_Instruções do exercício_. Segundo a crítica sobre o documentário "Excelentíssimos", por que o diretor inclui trilha, narração e entrevistas na obra?

_Texto fornecido_.
Cinema com Rapadura

OPINIÃO   terça-feira, 13 de novembro de 2018

Excelentíssimos (2018): um chocante relato sobre os bastidores do impeachment de Dilma Rousseff

O documentário flagra um capítulo constrangedor da história brasileira ao mostrar um circo de articulações contra e a favor da ex-presidente.

Brasília, 2016. Uma câmera oscilante acompanha uma manifestação em frente ao Palácio do Planalto. Ela ainda está longe para capturar a personalidade que atrai tantos flashes e flores, mas ao som de uma trilha sombria pouco a pouco a pessoa se aproxima. É Dilma Rousseff, então presidente do Brasil, só que não por mais muito tempo. “Excelentíssimos” acompanha de dentro do Congresso Nacional o processo que levou ao impeachment da primeira mulher eleita dirigente do país. Como sucessor espiritual de “Jango” de Silvio Tendler, o documentário tenta explicar como, quando e por que se derruba um presidente.

Pelo plano original, Douglas Duarte (“Personal Che”) deveria se instalar na capital com sua equipe para documentar o dia a dia dos parlamentares e montar um retrato cinematográfico do Congresso, mas o projeto foi replanejado tão logo a Câmara aprovou a abertura do processo de impeachment contra Dilma. No documentário, o diretor registra as articulações dos deputados federais buscando a imparcialidade do cinema direto (também conhecido como “cinema-verdade”), porém, não resiste em incluir trilha, narração e entrevistas à obra para ressaltar sua visão sobre os eventos testemunhados. Julgamentos à parte sobre se a representante do Partido dos Trabalhadores merecia ou não a cassação, é difícil se manter neutro em relação às bravatas dos integrantes da oposição.

Para efeito didático, o filme se divide em capítulos e começa dois anos antes pelo rescaldo das eleições presidenciais de 2014 e início da Operação Lava Jato da Polícia Federal. O PT de Dilma havia acabado de ganhar do PSDB de Aécio Neves por somente 3% de diferença nos votos. Políticos insatisfeitos com o resultado das urnas buscavam alternativas legais para tirar o PT do poder e a ideia de impeachment como “bomba atômica” é plantada. Ao descrever a questionável rota da aprovação do pedido pela cassação de Dilma no Congresso, o diretor de “Excelentíssimos” deixa escapar sua posição ao ironizar, por exemplo, o temperamento explosivo da autora, Janaina Paschoal, e o fato de que a solicitação foi deferida pelo em breve condenado por corrupção, lavagem de dinheiro e evasão de divisas, Eduardo Cunha. O então PMDB do vice de Dilma, Michel Temer, se inclina ao PSDB para fortalecer a voz de oposição e a célebre frase “não vai ter golpe” aterrissa em Brasília.

Buscando equilíbrio, Duarte também alfineta o PT pelo teor das famosas conversas vazadas entre Dilma e o ex-presidente Lula. Enquanto ela buscava o apoio do companheiro de partido para tentar frear a conspiração em andamento no legislativo, ele parecia mais preocupado com a “República de Curitiba” do juiz Sérgio Moro que o investigava por corrupção passiva. Convenientemente para todos, a posse de Lula como ministro da Casa Civil com direito a foro privilegiado é arranjada, e os áudios das conversas são publicados inflamando a opinião pública e a resposta de ativistas. Numa espécie de premonição do futuro, Lula se despede de Dilma por telefone: “Tchau, querida”.

_Linhas de dados_.
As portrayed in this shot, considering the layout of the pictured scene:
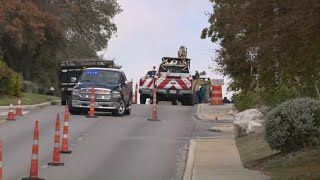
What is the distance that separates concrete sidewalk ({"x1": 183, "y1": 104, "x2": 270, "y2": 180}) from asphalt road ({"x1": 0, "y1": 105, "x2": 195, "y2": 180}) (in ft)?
1.04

_A resposta_. O diretor Douglas Duarte inclui trilha, narração e entrevistas para ressaltar sua visão sobre os eventos que testemunhou. Ele faz isso mesmo buscando a imparcialidade do cinema direto.